Accusations surfaced on Sunday that Warner sought a US$7 million bribe from Egypt for votes in the bidding process for the 2010 World Cup and that he pocketed a US$10 million payment from South Africa — the eventual hosts.
Warner was arrested on May 29 at the request of US authorities and is currently free on US$400,000 bail pending a decision in his extradition case.
The 72-year-old former schoolteacher and Trinidadian justice minister has denied all the allegations against him.
The BBC claimed he personally used the US$10 million payment to FIFA in 2008 which South Africa says was intended for soccer development for the African diaspora in the Caribbean, where Warner was the longtime soccer baron.
The BBC, citing documents it has seen, said Warner laundered the money through a supermarket chain, made cash withdrawals, paid off his credit cards and took personal loans.
In three transactions in 2008, funds totaling US$10 million were moved from FIFA’s bank into an account of north and central American governing body CONCACAF, which was controlled by Warner, then its president.
According to a 2007 e-mail published by South Africa’s Sunday Times, Blatter and then-South African president Thabo Mbeki discussed the US$10 million.
The e-mail came from FIFA secretary-general Jerome Valcke, who has previously said: “I have nothing to blame myself for” over the payment.

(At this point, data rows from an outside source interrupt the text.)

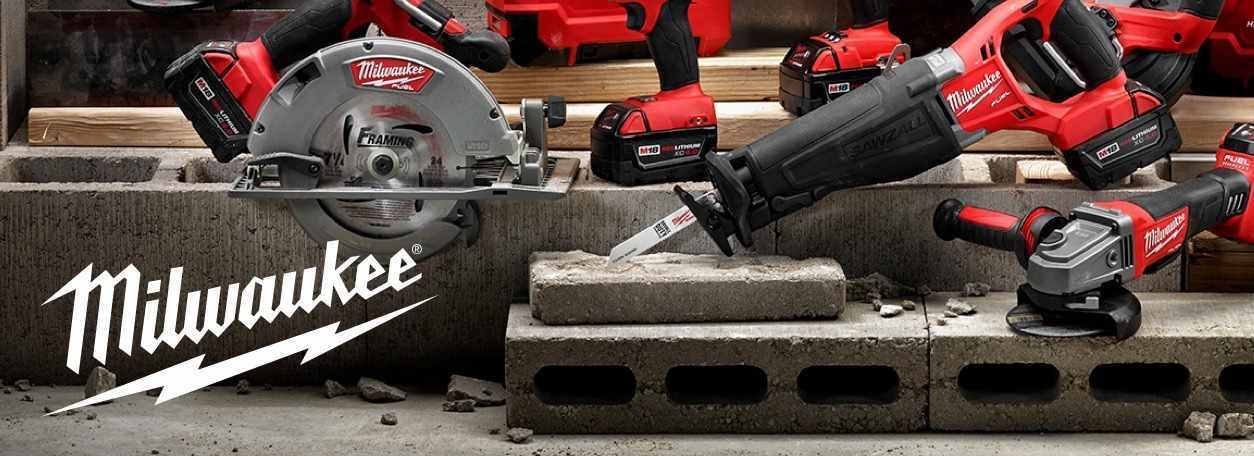 Milwaukee Tools displayed on cinder blocks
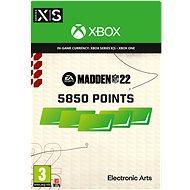 Madden NFL 22: 5850 Madden Points - Xbox Digital - Játék kiegészítő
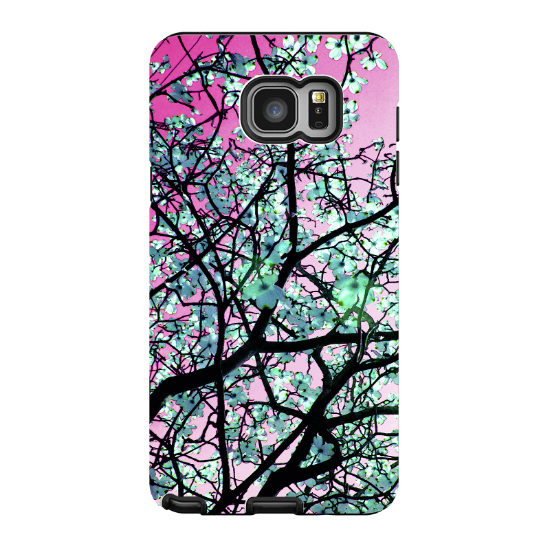 Pink Tree Blossom Galaxy NOTE 5 Case - Artistic Floral Samsung Galaxy NOTE 5 Tough Case - Aqua Blooms - Galaxy NOTE 5 TOUGH Case - 1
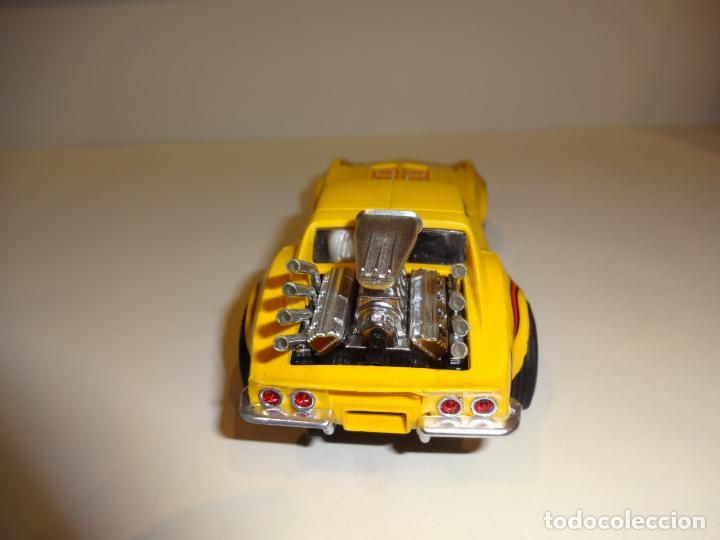 Scalextric: Scalextric. Exin. Chevrolet Corvette Amarillo. Ref. 4050 - Foto 6 - 225990132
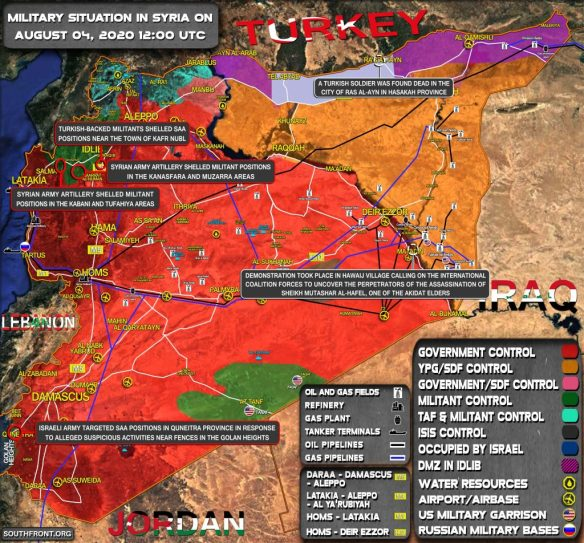 Military Situation In Syria On August 4, 2020 (Map Update)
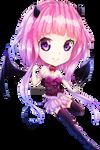 Gift | Himeko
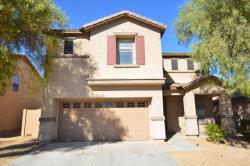 Photo of 45488 W Amsterdam Road, Maricopa, AZ 85139 (MLS # 5685090)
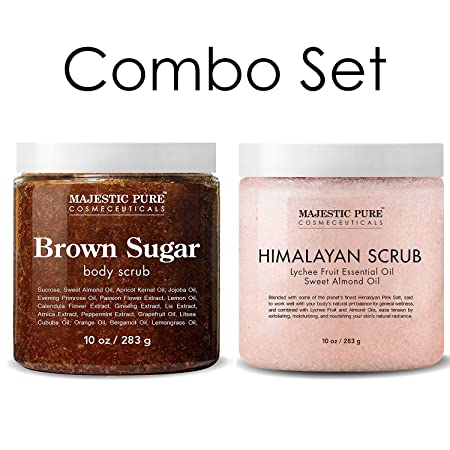 Majestic Pure Himalayan Salt Body Scrub Brown Sugar Scrub Set All Natural Scrubs for Skin Care Exfoliate and Moisturize, Reduce the Look of Spider Veins, Eczema, Stretch Marks, Acne Cellulite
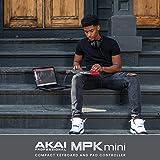 AKAI Professional MPK Mini MK3 | 25 Key USB MIDI
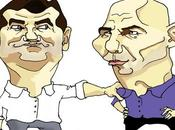 Montebourg invite Varoufakis fête rose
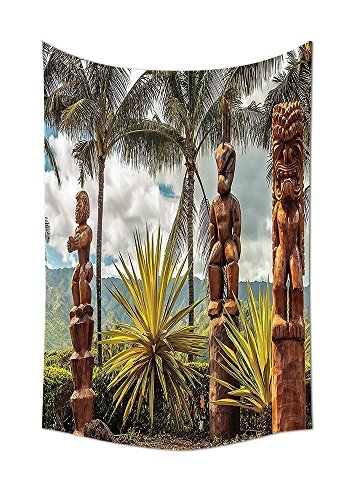 Tiki Stoff (Palm Tree Tapisserie tropischen Insel Ocean Hawaii Tiki Maske Wand Decor Kunst Bilder Fine Art für Schlafzimmer Wohnzimmer Home Dekorationen Stoff Raumteiler Wohnheim Zubehör Braun Senf Grün Weiß, multi, 59W By 80L Inch)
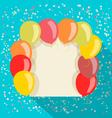 balloons card vector image vector image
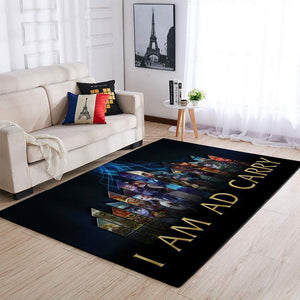 League Of Legends LOL Area Rug, Gaming Carpet, Gamer Living Room Rugs, Floor Decor 19091604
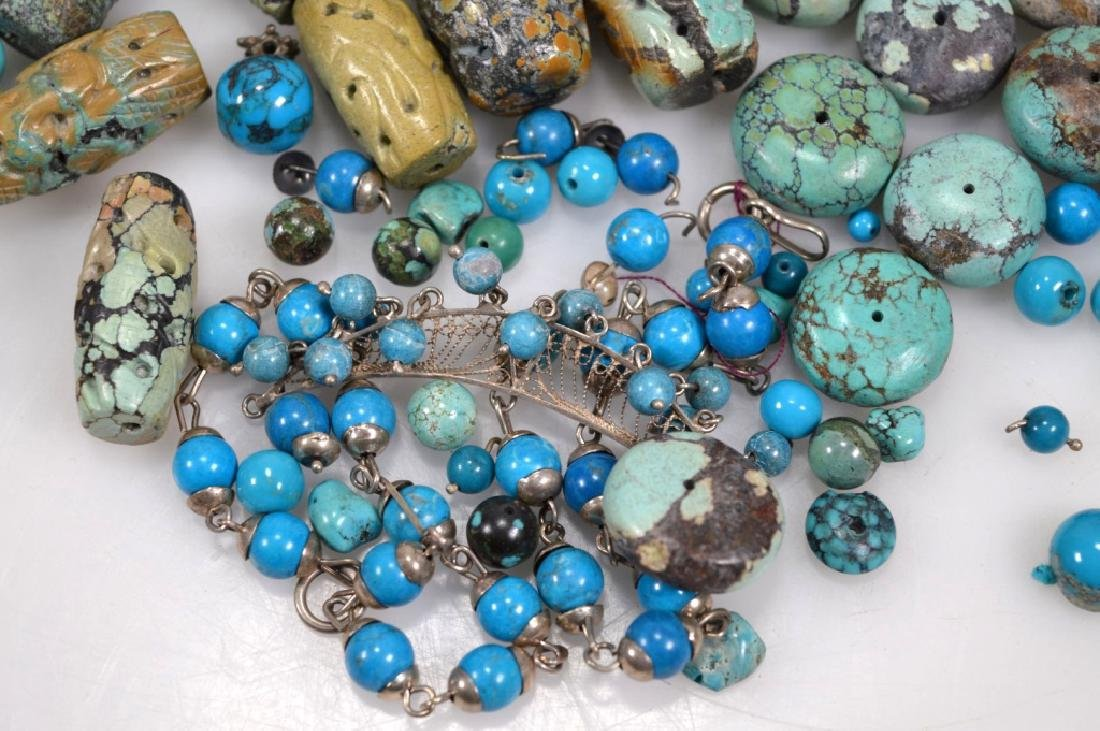 Assorted Carved & Round Turquoise Beads; 754G - 2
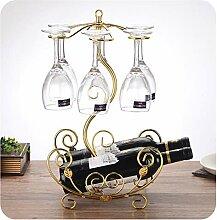 Weinregal Glashalter Europäische Flasche Blume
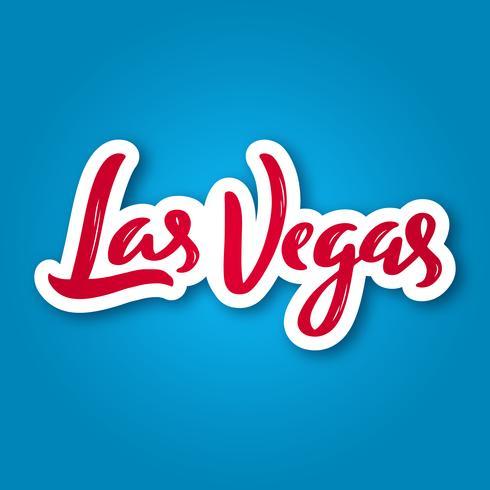 Las Vegas - hand getrokken belettering zin. vector
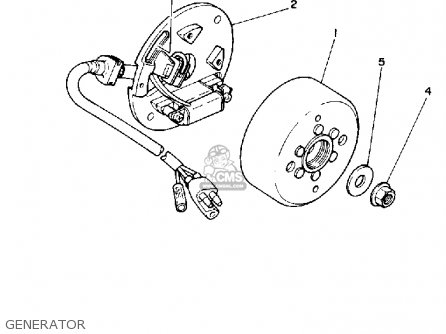 Yz250 Wiring Diagram Snatch Block Diagrams ~ Elsavadorla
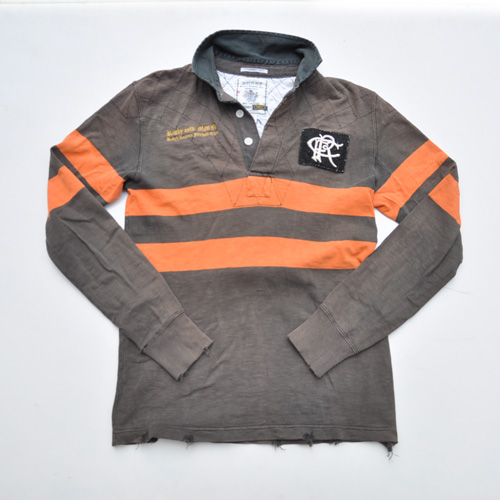 RUGBY/ラグビー ロングスリーブラガーシャツ Vintage item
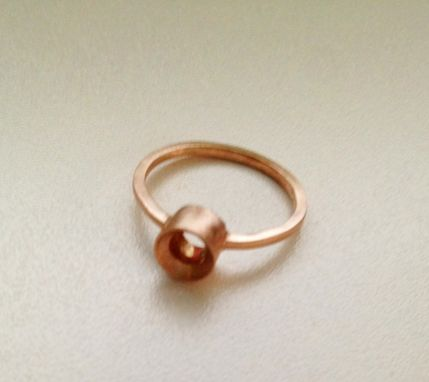 Custom Made Rose Gold Ring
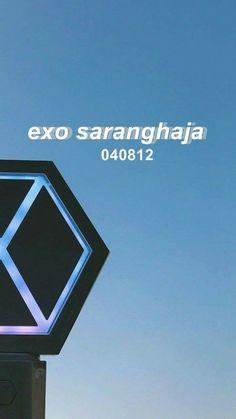 EXO Wallpaper ♥️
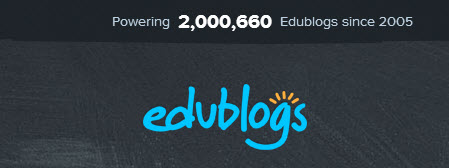 2 million blogs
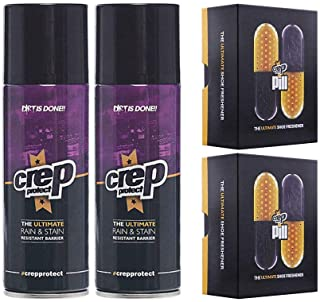 Crep Protect Pill The Ultimate Shoe Freshener and Ultimate Rain & Stain Spray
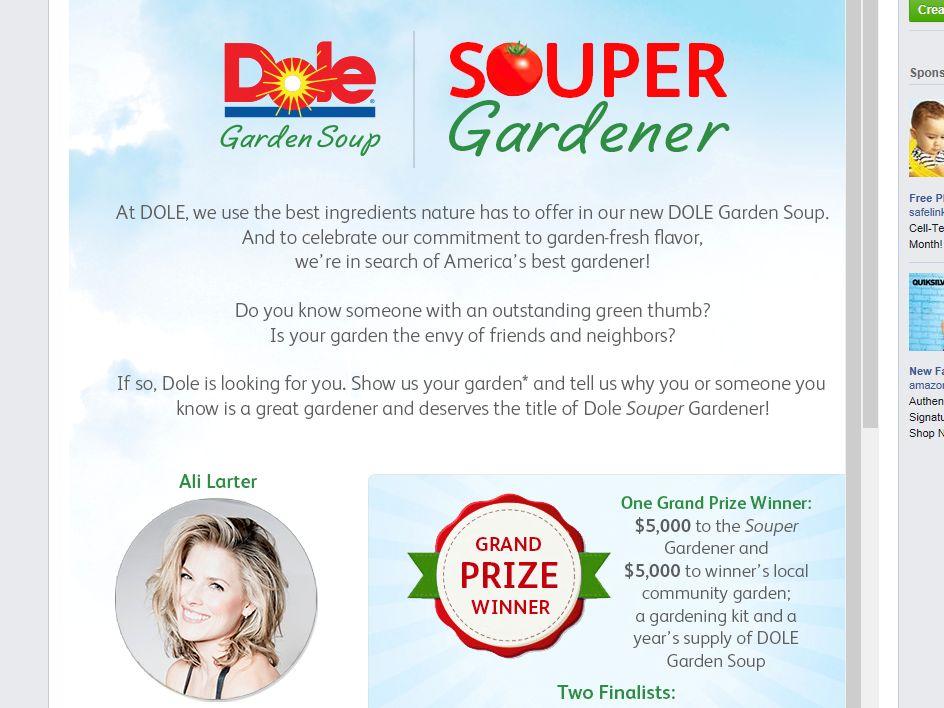 "DOLE Garden Soup ""Souper Gardener"" Contest"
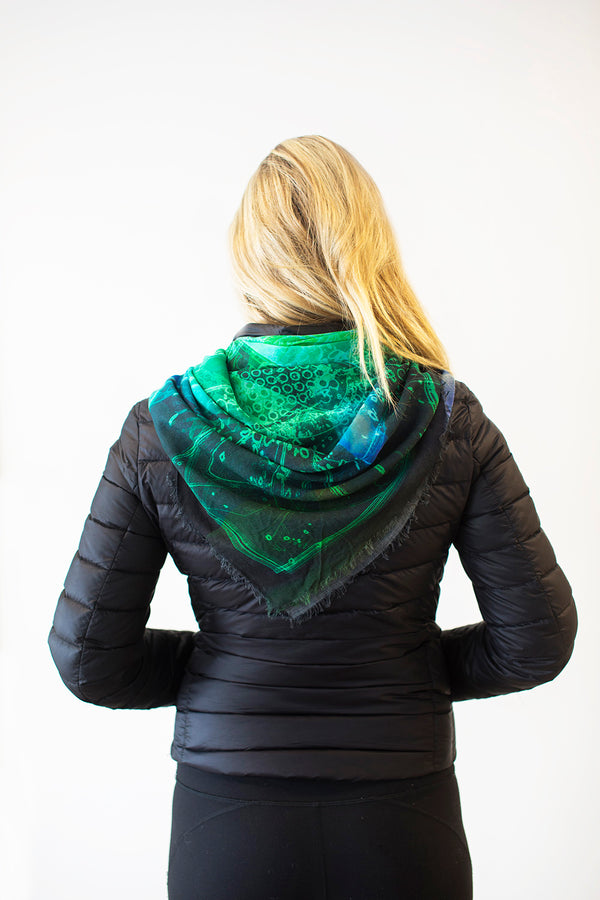 Abstract Emerald- Large Silk Scarf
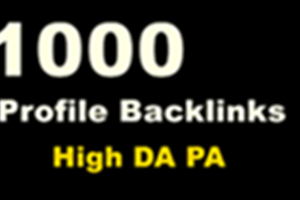 Buy 1000 Profile Backlinks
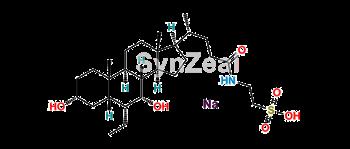 Picture of Tauro Obeticholic acid Na salt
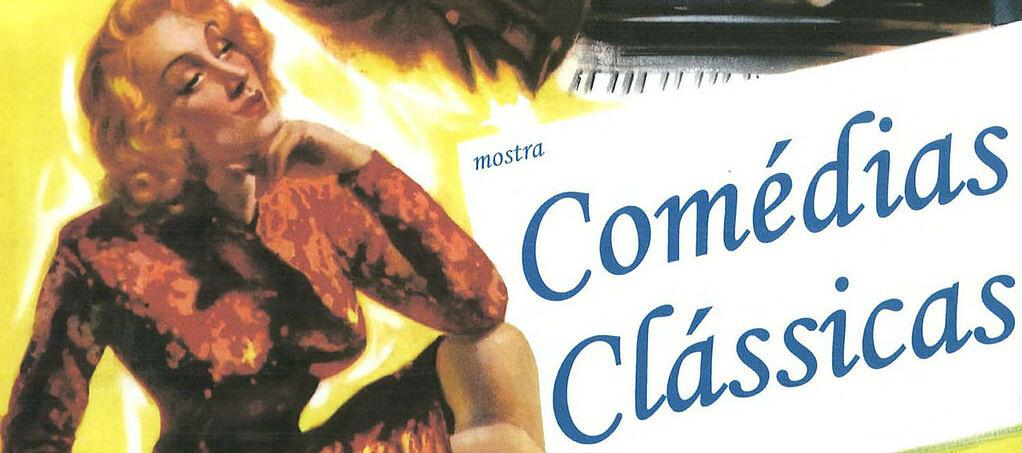Comédias Clássicas
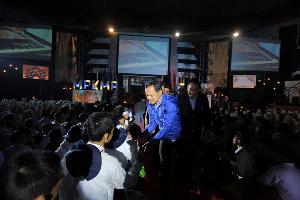Bima Arya Ajak Mahasiswa IPB Bagian Perubahan Kota Bogor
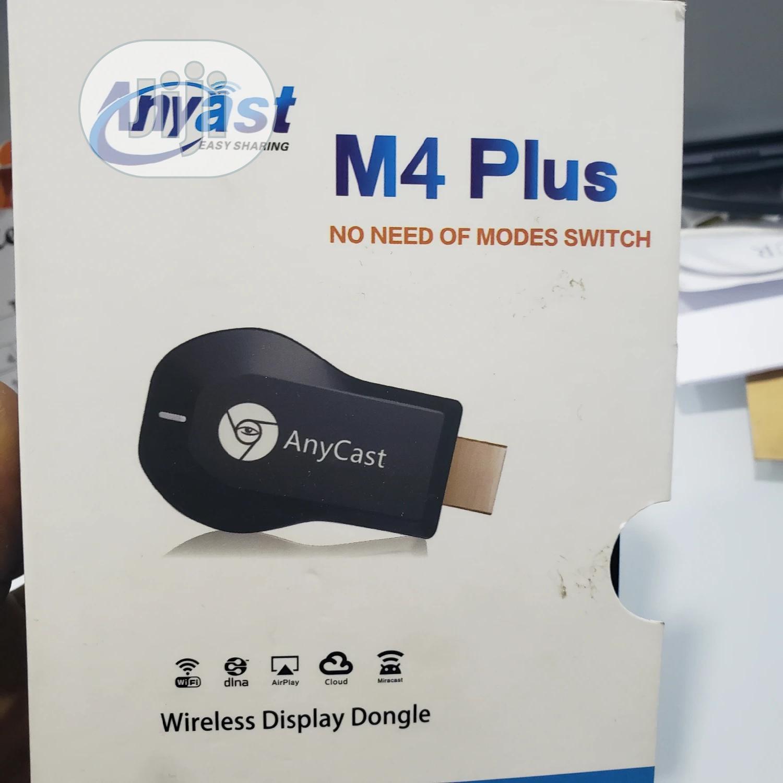 Anycast Chromecast M4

In another allegation, former Egyptian sports minister Aley Eddine Helal said Warner asked Egypt in 2004 for a US$7 million bribe in exchange for seven votes to host the 2010 World Cup.
“Warner was the one who approached us from FIFA. He said he could guarantee us seven votes... He asked for US$1 million for each vote,” said Helal, who has said Warner’s offer was rebuffed.
Egypt received no votes in the 2004 FIFA ballot.
The Trinidadian justice minister said on Sunday that Warner should be investigated locally, but added that he should nevertheless turn himself in to US authorities.
FIFA has also been rocked by testimony from disgraced former North American soccer supremo Chuck Blazer that he and other FIFA executives agreed to accept bribes during bidding for both the 2010 World Cup and the 1998 event hosted by France.
South Africa on Sunday “categorically” denied it paid bribes to secure the World Cup — the first in Africa and one of Blatter’s main pledges when he took over as FIFA president in 1998.
The former chief of France’s 1998 World Cup organizing committee last week also denied any “irregularities” over their bid.